UTAMAKAN SOSIALISASI BURUH DIBANDING JURAGAN DAN HARDIKNAS
Oleh: Gempur Santoso
Apenso.id – Secara nasional menjadi hari libur bisa dimaknai “istimewa”.
Hari buruh 1 Mei. Secara nasional menjadi hari libur. Dikesankan. Di-mindset-kan. Diistimewakan. Bahkan disebutkan buruh adalah “pejuang” ekonomi.
Esoknya, hari pendidikan nasional (hardiknas) 2 Mei. Tetapi tidak lagi menjadi hari libur nasional. Bisa dibilang tidak lagi “istimewa”. Bisa pula dibilang pendidikan “tidak istimewa” lagi.
Dianggap pendidikan tidak menjadi penting atau menjadi biasa saja. Menjadi buruh menjadi penting. Menjadi buruh mampu kerja. Kerja yang produktif dan punya gaji yang cukup/dibatasi ataupun banyak.
Hari buruh selain hari libur nasional juga diperingati “besar-besaran”. Buruh turun ke jalan disebut demo buruh. Menjadi perhatian karena sampai memacetkan lalu lintas di jalan. Di kawal pengawal. Diistimewakan. Seolah sosialisasi tentang buruh. Seolah dikatakan “jadilah buruh”.
Sementara hardiknas sepi-sepi saja. Hanya beberapa insan peduli pendidikan meng-upload hardiknas di media sosial (medsos). Dengan tidak ada kemeriahan, sepi-sepi saja, bisa dikata pendidikan tidak disosialisasikan.
Diduga utamakan menjadi buruh, sebab yang diperingati atau yang disosialisasikan hari buruh. Barangkali jika yang disosialisasikan “hari juragan” memiliki tujuan rakyat menjadi pemilik usaha. Atau mampu membuat usaha atau industri.
Menjadi buruh konsumtif saja. Buruh tanpa mampu mendirikan usaha atau mengelola usaha membuat produk ataupun dagang. Kalau belajar juragan memiliki kemampuan mengelola dan mendirikan usaha/industri/pabrik.
Barangkali pula pendidikan formal menjadi biasa saja, tanpa kemeriahan peringatan hardikdas.
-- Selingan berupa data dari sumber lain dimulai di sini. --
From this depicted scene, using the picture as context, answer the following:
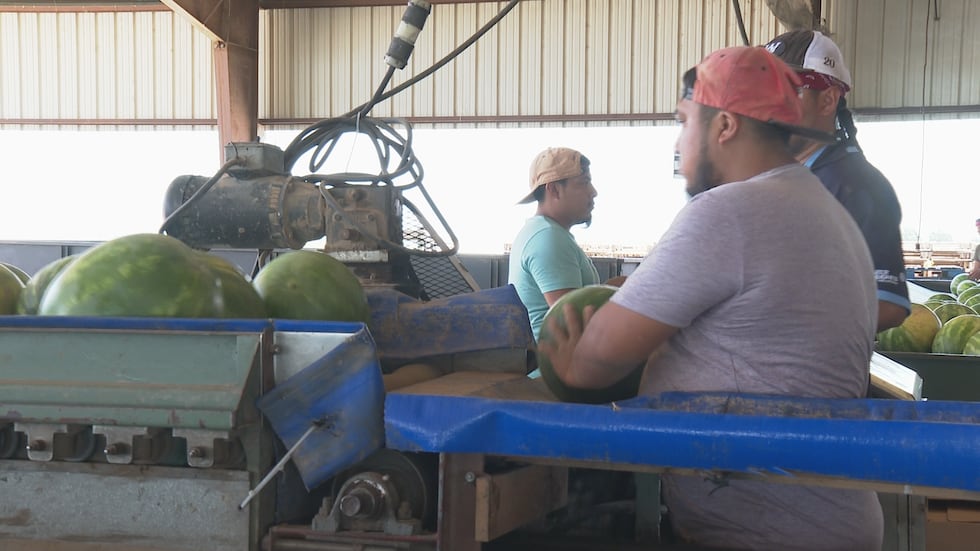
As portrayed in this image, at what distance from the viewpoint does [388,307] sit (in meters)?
1.88

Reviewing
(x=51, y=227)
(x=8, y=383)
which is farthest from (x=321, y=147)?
(x=51, y=227)

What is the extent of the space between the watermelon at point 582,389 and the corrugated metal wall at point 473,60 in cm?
890

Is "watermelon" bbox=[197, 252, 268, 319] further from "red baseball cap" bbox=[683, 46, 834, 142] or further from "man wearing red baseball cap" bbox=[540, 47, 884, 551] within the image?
"red baseball cap" bbox=[683, 46, 834, 142]

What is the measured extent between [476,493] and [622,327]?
0.33 m

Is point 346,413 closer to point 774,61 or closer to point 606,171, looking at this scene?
point 774,61

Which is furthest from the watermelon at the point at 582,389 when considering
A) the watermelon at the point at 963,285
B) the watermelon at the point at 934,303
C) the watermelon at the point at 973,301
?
the watermelon at the point at 963,285

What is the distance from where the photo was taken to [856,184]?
2.09m

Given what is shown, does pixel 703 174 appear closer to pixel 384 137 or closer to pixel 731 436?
pixel 731 436

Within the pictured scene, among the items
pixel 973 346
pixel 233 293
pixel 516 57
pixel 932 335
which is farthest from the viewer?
pixel 516 57

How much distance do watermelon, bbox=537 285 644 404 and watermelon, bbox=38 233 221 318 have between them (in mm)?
571

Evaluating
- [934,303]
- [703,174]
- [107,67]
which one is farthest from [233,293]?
[107,67]

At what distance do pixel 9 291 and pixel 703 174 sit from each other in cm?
137

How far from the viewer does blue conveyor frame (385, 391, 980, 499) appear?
3.46 ft

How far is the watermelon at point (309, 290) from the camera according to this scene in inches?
65.7
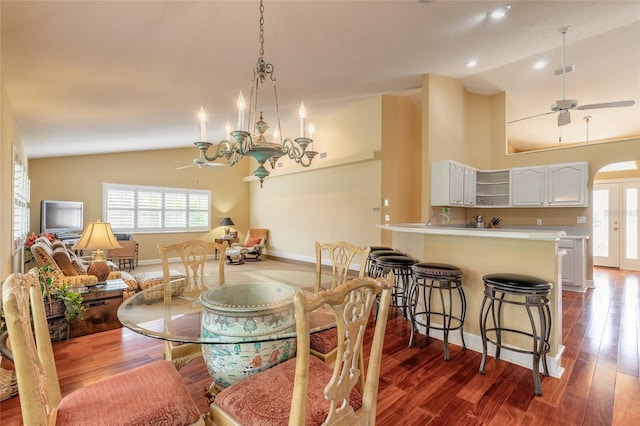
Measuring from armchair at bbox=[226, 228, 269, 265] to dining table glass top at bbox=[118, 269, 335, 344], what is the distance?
5.14 m

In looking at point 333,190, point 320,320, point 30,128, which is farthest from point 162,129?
point 320,320

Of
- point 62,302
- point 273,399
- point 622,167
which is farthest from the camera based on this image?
point 622,167

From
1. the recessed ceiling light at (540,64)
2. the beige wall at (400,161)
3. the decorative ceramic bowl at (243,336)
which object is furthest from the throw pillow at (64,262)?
the recessed ceiling light at (540,64)

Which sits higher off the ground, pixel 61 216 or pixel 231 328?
pixel 61 216

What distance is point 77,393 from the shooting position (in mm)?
1254

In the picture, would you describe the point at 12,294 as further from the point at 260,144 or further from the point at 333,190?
the point at 333,190

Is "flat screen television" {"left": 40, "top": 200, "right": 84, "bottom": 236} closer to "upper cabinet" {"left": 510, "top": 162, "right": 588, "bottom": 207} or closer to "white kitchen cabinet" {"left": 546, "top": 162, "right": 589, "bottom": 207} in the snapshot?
"upper cabinet" {"left": 510, "top": 162, "right": 588, "bottom": 207}

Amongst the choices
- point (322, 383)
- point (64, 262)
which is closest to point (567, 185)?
point (322, 383)

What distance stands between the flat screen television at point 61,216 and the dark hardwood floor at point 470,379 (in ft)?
14.1

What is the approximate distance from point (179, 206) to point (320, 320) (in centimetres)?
778

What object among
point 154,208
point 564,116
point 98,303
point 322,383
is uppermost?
point 564,116

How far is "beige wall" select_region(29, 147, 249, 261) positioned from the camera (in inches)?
255

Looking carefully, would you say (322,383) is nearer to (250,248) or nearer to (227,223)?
(250,248)

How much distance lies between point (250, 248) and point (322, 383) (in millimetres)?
7081
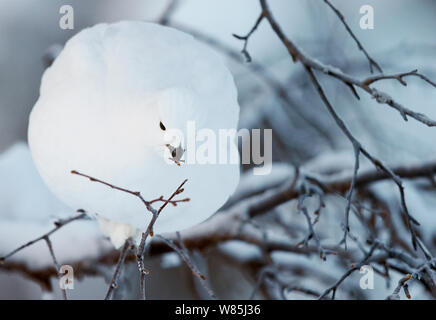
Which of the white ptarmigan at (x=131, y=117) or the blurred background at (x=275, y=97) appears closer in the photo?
the white ptarmigan at (x=131, y=117)

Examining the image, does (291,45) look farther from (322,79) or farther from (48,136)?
(322,79)

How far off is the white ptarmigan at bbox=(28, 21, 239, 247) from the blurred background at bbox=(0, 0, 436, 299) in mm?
436

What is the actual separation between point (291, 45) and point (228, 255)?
92 cm

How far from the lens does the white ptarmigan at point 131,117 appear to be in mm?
717

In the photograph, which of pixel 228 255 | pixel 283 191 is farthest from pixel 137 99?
pixel 228 255

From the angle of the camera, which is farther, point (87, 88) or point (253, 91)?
point (253, 91)

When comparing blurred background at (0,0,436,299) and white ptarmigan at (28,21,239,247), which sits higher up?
blurred background at (0,0,436,299)

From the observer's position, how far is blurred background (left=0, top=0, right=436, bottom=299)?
1.49m

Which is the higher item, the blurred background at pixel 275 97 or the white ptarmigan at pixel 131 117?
the blurred background at pixel 275 97

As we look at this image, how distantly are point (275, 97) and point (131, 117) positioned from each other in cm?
149

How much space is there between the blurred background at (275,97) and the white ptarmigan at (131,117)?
0.44 m

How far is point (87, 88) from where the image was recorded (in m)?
0.74

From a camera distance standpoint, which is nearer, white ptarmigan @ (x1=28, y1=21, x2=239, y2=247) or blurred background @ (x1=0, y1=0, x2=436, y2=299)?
white ptarmigan @ (x1=28, y1=21, x2=239, y2=247)

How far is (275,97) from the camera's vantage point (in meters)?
2.13
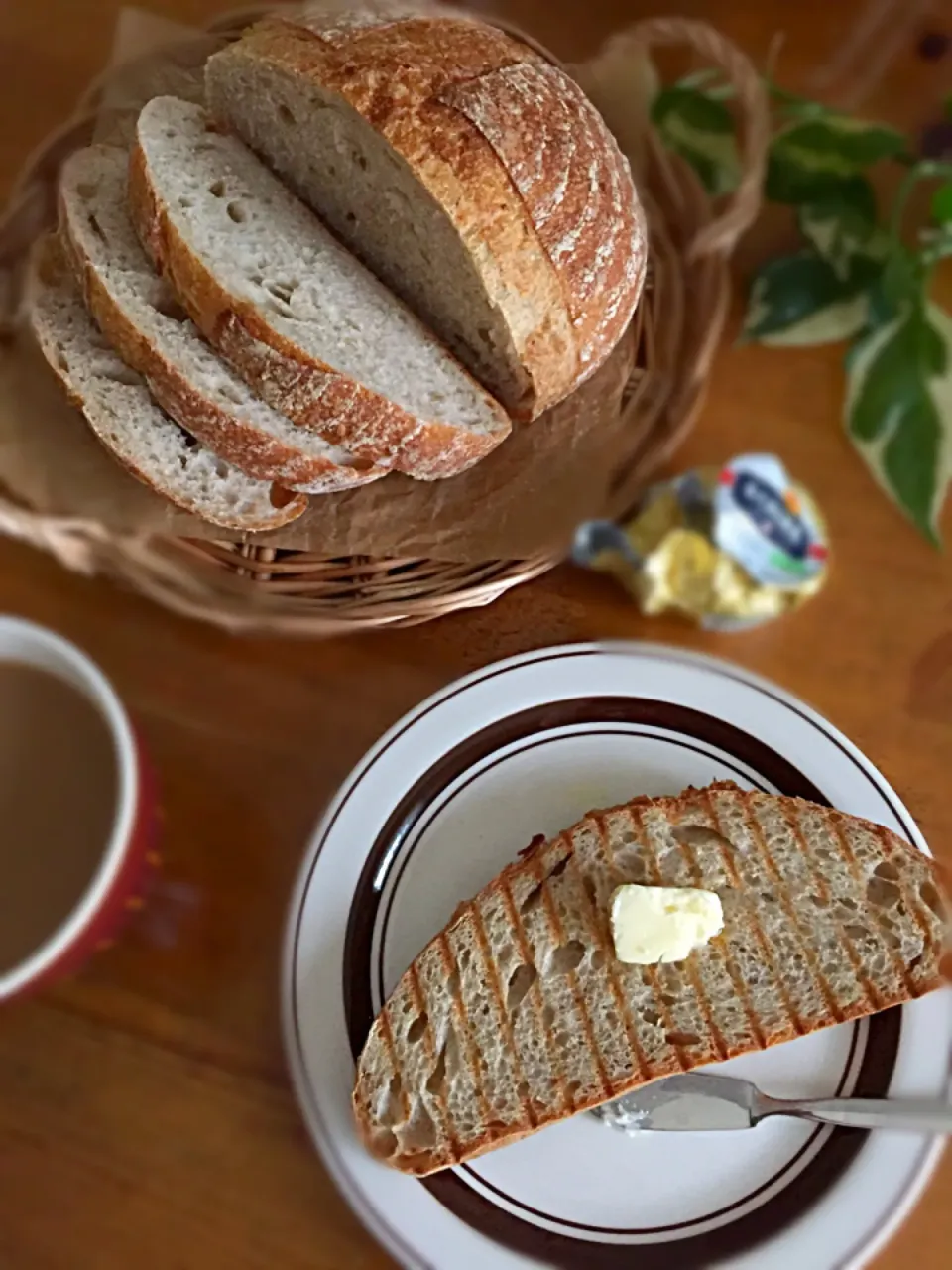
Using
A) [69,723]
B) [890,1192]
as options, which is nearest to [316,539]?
[69,723]

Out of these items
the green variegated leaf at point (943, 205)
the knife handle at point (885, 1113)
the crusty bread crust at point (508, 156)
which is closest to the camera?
the knife handle at point (885, 1113)

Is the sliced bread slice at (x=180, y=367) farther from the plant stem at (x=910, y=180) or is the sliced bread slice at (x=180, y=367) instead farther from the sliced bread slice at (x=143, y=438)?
the plant stem at (x=910, y=180)

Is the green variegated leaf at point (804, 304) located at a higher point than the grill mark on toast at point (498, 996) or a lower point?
higher

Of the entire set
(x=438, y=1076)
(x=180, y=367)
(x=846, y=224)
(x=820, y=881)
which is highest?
(x=846, y=224)

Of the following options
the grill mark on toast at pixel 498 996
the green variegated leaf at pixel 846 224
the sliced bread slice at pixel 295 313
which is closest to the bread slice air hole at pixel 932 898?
the grill mark on toast at pixel 498 996

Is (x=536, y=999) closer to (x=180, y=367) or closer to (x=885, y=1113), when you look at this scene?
(x=885, y=1113)

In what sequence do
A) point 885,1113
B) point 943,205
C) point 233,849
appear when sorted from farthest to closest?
point 943,205, point 233,849, point 885,1113

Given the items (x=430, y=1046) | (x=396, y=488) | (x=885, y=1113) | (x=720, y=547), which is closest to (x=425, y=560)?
(x=396, y=488)

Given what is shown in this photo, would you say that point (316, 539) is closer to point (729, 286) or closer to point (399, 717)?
point (399, 717)
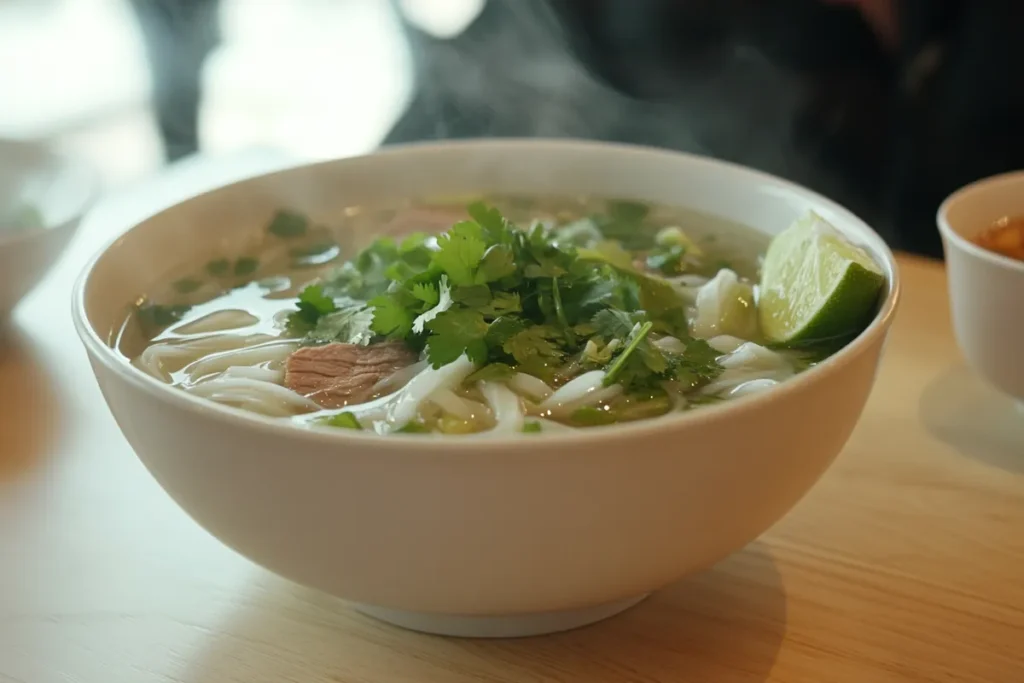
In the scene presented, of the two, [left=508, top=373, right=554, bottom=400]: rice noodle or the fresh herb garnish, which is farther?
the fresh herb garnish

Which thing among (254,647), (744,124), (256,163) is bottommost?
(744,124)

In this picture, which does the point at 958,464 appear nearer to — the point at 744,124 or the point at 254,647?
the point at 254,647

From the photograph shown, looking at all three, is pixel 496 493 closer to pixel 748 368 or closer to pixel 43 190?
pixel 748 368

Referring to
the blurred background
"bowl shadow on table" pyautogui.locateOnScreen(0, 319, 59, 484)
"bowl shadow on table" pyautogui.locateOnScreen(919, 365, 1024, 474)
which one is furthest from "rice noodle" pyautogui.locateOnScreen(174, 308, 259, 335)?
the blurred background

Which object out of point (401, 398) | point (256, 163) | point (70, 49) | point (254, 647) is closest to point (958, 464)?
point (401, 398)

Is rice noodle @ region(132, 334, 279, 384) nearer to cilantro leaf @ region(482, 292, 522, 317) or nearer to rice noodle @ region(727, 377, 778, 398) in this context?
cilantro leaf @ region(482, 292, 522, 317)

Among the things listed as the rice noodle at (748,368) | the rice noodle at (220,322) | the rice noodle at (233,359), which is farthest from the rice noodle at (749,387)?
the rice noodle at (220,322)

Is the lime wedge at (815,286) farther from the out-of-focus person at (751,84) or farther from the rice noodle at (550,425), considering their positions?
the out-of-focus person at (751,84)
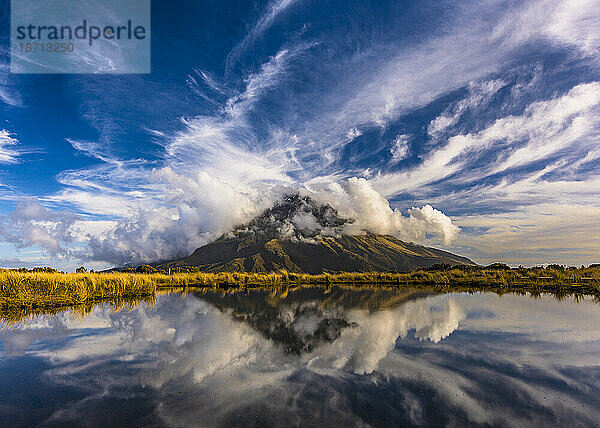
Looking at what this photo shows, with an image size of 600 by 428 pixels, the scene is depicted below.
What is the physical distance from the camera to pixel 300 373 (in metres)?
9.02

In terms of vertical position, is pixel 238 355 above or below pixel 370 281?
above

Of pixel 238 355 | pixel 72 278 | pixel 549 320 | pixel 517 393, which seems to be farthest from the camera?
pixel 72 278

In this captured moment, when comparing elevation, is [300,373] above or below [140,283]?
below

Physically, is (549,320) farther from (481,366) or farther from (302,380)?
(302,380)

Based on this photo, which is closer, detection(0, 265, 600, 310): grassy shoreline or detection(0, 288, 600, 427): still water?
detection(0, 288, 600, 427): still water

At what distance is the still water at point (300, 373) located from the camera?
21.7 ft

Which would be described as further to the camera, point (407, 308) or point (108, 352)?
point (407, 308)

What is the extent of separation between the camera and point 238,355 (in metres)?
10.8

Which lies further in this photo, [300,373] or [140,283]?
[140,283]

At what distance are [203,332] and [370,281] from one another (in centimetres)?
4642

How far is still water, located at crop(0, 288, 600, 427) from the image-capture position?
261 inches

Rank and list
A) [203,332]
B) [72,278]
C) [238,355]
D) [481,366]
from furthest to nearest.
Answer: [72,278] → [203,332] → [238,355] → [481,366]

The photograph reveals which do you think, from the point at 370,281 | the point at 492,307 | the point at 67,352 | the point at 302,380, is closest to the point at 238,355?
the point at 302,380

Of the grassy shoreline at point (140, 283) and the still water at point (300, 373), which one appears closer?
the still water at point (300, 373)
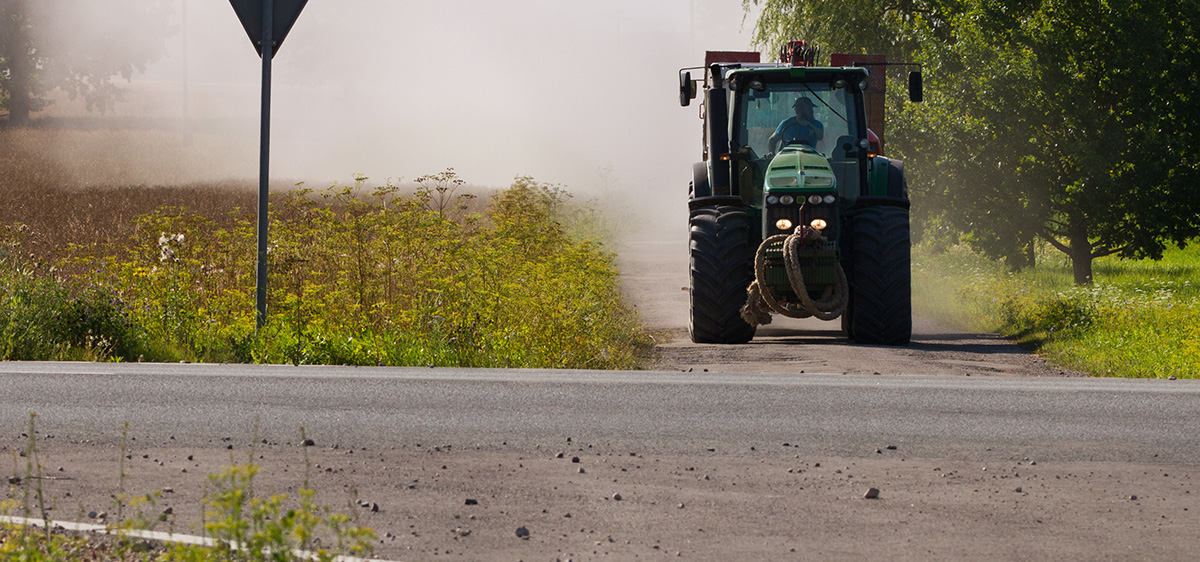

Pendidikan tampaknya diarahkan informal. Atau, ilmu didapatkan dari informal. Bekerja sebagai buruh sambil belajar mendapakan ilmu, non-kualifikasi.
Tampak saat ini utama menjadi buruh dibanding kualifikasi pendidikan dan menjadi pengusaha besar/industri atau mampu membuat usaha.
Semoga tetap sehat lahir batin… Aamiin.